Required tasks:
**1.** Translate this sentence from the post on quiet quitting into Spanish: "I have had many jobs, and have left many jobs."
**2.** Pick up the post on quiet quitting after its final sentence and carry it on in the same voice.

Passage provided:
Quiet Quitting – what does it say about you?

I have seen talk of what some people have dubbed ‘quiet quitting’ where in some weird silent protest, you stop being productive at work and instead become a dead weight, because you ‘don’t like’ it. Believing in some way it shows up the employer or the workplace as having the issue. And maybe there are issues that need to be dealt with, but not quite sure how not working or communicating said issues is a positive thing.

Maybe I have missed a point or something, but it just sounds like a very childish thing to do, and as well as wasting time and resources for your employer, you are actually wasting your own time and selling yourself short. I have had many jobs, and have left many jobs. I may not have left right away when I knew it wasn’t for me, but I sure as shit didn’t drag everyone else down with me, which is what this sounds like to me.

Instead I took action to either change what I didn’t like about my workplace, management or role, or left to go and work hard somewhere else. It was that simple and covered in my piece Work ethic and employment. Refusing to lower my standards for someone else, rather just accepting that I was no longer of use where I was. Played out in real time in one particular job where the manager was useless, the staff knew it and we were failing as an office because of it, so I reported them. In the meeting to discuss it (I was 21 at the time), the area manager said they knew they knew the manager was crap, but good managers don’t grow on trees, I should lower my standards. And being honest, it was probably one of the best things he could have said, because it shocked me slightly that anyone would expect me to lower my standards to fit a failing system, and it also clearly showed me I was working with the wrong people. When something has run its course important to know when Walking Away is appropriate. By staying and just demotivating yourself, when you could be getting on with that you could or should be doing, seems very counter productive. To me anyway.

Record set:

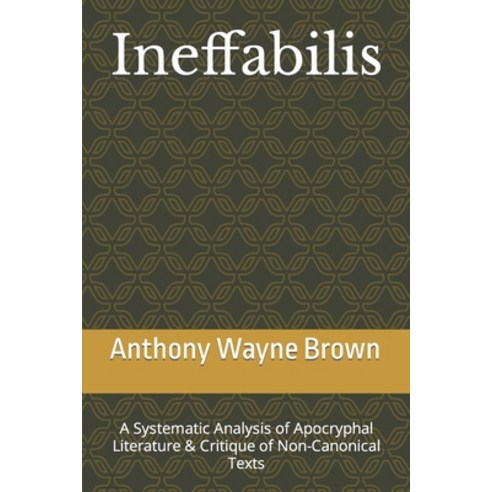 (영문도서) Ineffabilis: A Systematic Analysis of Apocryphal Literature & Critique of Non-Canonical Texts Paperback, Independently Published, English, 9798386132507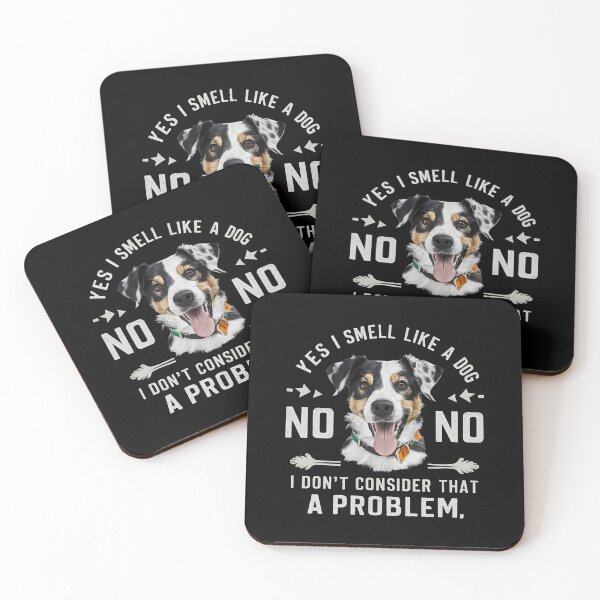 Artikelvorschau, Ja, ich rieche wie ein Hund. Nein, das ist für mich kein Problem. entworfen und verkauft von JustCrafted.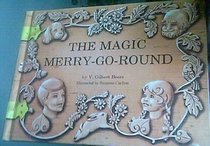 The magic merry-go-round,
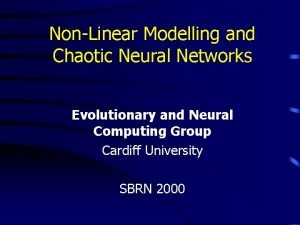 NonLinear Modelling and Chaotic Neural Networks Evolutionary and
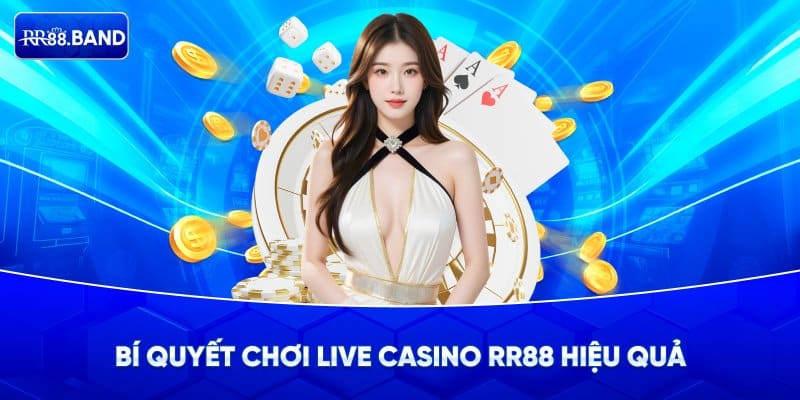 Bí quyết chơi casino RR88 từ cao thủ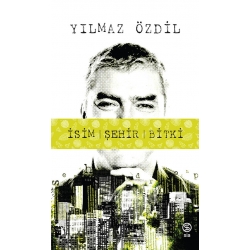 İsim Şehir Bitki - Yılmaz Özdil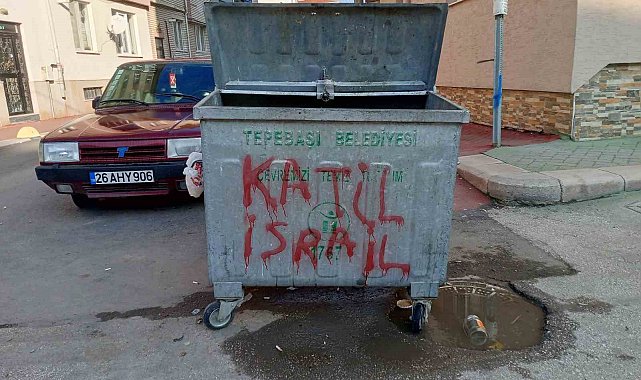 Çöp kutularının ve çardakların üzerine 'Katil İsrail' yazıları yazıldı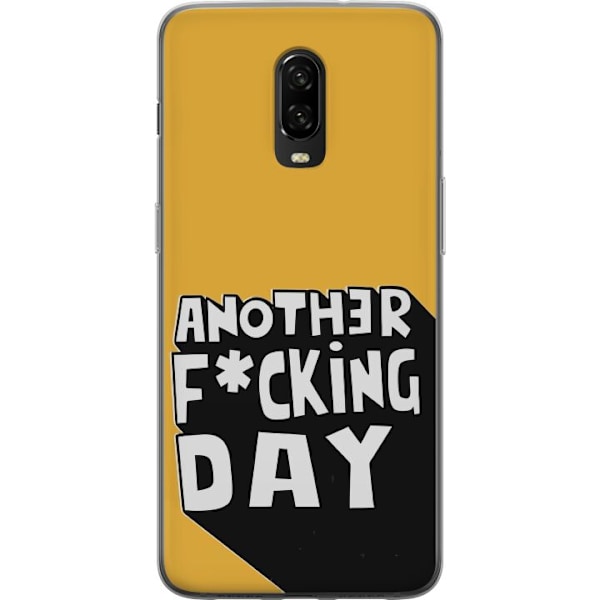 OnePlus 6T Läpinäkyvä kuori Another Day Tekstimotiivi Huumori Katumuoti Graafinen Rohkea Tyyli Suosittu Elämäntapa Kaupunkimuoti Design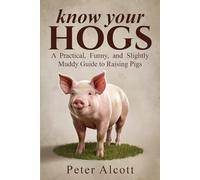 Know your hogs: A Practical, Funny, and Slightly Muddy Guide to Raising Pigs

Answers to the problems:
**1.** He tenido muchos trabajos y he dejado muchos trabajos.

**2.**
I also developed a certain mindset rather early on, that when I quit something it wasn’t a failure on my part, it was a move to stop wasting time and took me a step closer to what I was meant to be doing, whatever that was. It became a positive thing, although that didn’t mean I just went and quit at the drop of a hat, but my length of time at jobs became less and less throughout my 20’s as my confidence, skills and ability developed further. I realised I wouldn’t get what I was seeking from a workplace, or a boss, so at 27 started my own business in admin and finance, making sure I could work to my standard and level of professionalism. If I had lowered my standard, or reduced my interests because of someone else demotivaing me (and there have been many who could have), I quite probably wouldn’t have made it this far, still running my business. And setting up another one a few later later for all my creative endeavours.

Quiet quitting to me, means quitting on yourself, but by using someone else as way of an excuse. Take ownership of your own situation, recognise what it is you don’t like about it, or the person/people causing it, and work to change it, or remove yourself from it. Don’t sink to their level as they say, use it to realise you are not like them.

There are of course, a few people, who are not quiet quitters at all through demotivation, they are simply just lazy and don’t pull their weight, and never did. instead getting their feet under the table and doing as little as possible to get by, and get paid. Furlough really let those people shine through, but looks like many are here to stay, for a short while anyway. There will be many job losses coming over the coming months if the ridiculous and catastrophic energy debacle is allowed to continue. Where only supermarkets and homes will have power, and everything else will be closed or running on rations. Sounds fun doesn’t it? I do understand that now we have a different landscape for work and employment dawning, you can’t train or plan properly anymore and I commend any small businesses that make it through, whatever your attitude. And I don’t blame poeple for not really feeling like their heart is in it anymore, it’s been metaphorically ripped out of their chest in some cases, so being demotivated is a real problem right now, and not through laziness, but sheer worry.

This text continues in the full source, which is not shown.